Considering all the above things, and talking it over for quite awhile, we came tot he following plan.  First, Daisy will be in one jug, with Remi in the jug next to her.  This will accomplish several things.  First, Daisy will get her healing and not be alone, but Remi can’t bug her because there is a wire wall between them.  Second, Remi will be out of Fergus’ sight.  And third, we wont be “wasting” one of the ewes putting her with Daisy to keep her company, thus Fergus has more ewes to juggle and theoretically wont single out one for bullying.  Then we put all the ewes, including the ones that were previously Remi’s, in the big pen with Fergus.

It has only been a day, so we aren’t sure if this is really going to work, and if not, we will likely give all the girls to Remi and make Fergus be on his own.

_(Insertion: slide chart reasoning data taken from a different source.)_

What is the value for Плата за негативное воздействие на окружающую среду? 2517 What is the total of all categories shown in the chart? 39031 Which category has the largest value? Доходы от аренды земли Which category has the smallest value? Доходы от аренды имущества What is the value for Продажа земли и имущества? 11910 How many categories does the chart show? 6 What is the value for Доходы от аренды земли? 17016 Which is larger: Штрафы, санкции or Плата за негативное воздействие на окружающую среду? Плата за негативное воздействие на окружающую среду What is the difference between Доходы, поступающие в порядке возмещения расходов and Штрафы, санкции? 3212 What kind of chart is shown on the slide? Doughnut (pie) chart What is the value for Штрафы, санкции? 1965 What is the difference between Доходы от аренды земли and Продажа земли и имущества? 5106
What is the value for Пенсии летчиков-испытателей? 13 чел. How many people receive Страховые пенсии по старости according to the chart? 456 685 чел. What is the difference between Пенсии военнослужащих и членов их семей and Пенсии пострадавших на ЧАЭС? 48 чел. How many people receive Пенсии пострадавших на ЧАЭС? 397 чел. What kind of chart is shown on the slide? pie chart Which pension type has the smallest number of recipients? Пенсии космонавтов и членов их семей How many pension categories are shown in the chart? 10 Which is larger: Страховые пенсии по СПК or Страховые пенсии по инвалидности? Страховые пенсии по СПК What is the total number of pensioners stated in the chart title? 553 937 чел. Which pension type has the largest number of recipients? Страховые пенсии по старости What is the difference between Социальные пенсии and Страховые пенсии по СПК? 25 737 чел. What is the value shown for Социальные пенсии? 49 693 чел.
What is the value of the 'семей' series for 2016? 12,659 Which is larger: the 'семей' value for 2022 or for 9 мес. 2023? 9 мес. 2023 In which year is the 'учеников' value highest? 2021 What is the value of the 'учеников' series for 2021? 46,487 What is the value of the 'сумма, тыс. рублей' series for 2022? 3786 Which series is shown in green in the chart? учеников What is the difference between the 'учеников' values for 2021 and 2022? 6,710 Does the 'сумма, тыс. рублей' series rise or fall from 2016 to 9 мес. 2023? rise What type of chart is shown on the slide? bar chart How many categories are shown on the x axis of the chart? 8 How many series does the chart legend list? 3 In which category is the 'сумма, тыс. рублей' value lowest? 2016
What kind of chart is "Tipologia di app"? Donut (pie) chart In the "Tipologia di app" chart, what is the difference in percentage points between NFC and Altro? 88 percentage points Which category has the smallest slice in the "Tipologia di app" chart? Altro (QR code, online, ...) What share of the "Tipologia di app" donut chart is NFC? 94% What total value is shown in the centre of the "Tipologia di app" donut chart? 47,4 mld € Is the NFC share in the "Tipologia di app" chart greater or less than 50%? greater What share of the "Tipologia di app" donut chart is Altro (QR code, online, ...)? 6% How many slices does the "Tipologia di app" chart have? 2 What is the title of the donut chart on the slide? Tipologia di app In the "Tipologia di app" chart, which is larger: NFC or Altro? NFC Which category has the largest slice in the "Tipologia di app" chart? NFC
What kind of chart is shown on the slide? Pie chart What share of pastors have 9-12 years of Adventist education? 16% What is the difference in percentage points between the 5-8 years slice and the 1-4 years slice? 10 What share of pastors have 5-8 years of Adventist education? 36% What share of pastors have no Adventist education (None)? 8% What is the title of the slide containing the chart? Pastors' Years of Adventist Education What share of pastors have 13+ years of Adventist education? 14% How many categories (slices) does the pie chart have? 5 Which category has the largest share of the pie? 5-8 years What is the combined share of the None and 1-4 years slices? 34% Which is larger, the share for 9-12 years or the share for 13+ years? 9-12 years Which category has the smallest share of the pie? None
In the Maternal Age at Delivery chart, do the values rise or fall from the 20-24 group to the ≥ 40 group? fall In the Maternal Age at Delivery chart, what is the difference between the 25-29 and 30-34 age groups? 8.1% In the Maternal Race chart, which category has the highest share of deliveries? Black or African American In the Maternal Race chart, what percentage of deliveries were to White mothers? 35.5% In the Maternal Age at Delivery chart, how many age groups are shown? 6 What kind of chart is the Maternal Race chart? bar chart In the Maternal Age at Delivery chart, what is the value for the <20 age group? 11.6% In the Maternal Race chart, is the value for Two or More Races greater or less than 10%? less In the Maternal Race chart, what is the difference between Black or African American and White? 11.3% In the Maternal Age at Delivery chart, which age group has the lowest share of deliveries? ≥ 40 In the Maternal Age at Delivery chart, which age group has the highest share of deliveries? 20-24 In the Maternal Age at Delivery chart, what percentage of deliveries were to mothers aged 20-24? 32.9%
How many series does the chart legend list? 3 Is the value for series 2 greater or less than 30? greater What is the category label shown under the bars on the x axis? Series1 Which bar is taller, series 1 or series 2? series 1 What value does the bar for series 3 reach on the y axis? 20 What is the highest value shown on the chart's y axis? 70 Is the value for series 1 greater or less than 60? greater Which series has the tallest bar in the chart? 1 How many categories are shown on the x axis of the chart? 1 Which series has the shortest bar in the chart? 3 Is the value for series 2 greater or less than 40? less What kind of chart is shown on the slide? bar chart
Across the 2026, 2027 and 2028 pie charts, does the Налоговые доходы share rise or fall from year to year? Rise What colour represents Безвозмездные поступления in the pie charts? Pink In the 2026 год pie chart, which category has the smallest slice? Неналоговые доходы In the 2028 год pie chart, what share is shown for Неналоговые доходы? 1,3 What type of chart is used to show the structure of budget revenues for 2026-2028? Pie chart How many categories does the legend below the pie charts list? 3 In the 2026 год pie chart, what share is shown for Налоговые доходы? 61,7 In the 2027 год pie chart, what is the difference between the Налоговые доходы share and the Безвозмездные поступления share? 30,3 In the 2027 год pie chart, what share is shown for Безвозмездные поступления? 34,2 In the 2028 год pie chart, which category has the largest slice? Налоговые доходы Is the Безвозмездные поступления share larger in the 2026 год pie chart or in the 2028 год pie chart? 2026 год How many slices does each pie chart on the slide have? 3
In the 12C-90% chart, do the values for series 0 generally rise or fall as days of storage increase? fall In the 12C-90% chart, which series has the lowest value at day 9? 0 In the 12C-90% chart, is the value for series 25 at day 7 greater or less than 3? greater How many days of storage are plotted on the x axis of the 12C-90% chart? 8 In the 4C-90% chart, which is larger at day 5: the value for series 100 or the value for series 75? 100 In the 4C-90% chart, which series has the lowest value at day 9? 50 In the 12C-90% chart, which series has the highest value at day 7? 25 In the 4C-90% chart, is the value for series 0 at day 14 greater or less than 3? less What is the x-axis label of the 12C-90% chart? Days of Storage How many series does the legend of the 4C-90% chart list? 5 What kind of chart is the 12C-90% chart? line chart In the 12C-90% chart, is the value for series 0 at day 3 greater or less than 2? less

Autumn is already pregnant to Remi (she did not come back into heat this week, proving he settled her).  The main reason we gave Remi ewes to breed this year is we wanted to prove him as a breeding ram.  Plus, those will be full-bred dairy lambs, which should be pretty easy to sell.  So we accomplished that.  And then if this plan works the rest of them will be pregnant with Fergus’ babies, giving half wool/half dairy lambs, so we can see how those lambs turn out and then potentially breed back to Remi next year to see if we can get dairy ewes that have nicer, more use-able wool.  And, most importantly, everyone will get bred so we can see how the dairy ewes lamb, mother, and milk.

Time will tell, and I will keep you posted.  This is always a huge part of the homesteading adventure – learning through trial and error.  It is part of what we enjoy with all this.  Trying out new things and learning.

Jerry and Hazel

Our newly-retired-indoors barn-cat, Jerry, is getting quite friendly with our indoor dog, Hazel.  It is so cute, and I can’t resist taking photos of them.  They are constantly cuddling with each other, either by the fire, or in the sun puddles.

This warms our hearts because Jerry grew up with our previous LGD, Tundra.  Jerry joined the farm with his brother Ben when they were 8-week-old kittens.  Tundra was only a year old at the time.  After Ben disappeared at a year old, Tundra and Jerry became very good friends and stayed that way over all the many (12) years together.  They would cuddle together through the long cold winters in the barn.  And even though Jerry had other cats to cuddle with, he often chose Tundra instead.  Tundra died a couple years ago, and last winter was very hard on Jerry without him.  So it is special to see Jerry not only enjoying a winter indoors, but also making a new doggy friend and cuddling with her.  Hazel seems to like it too.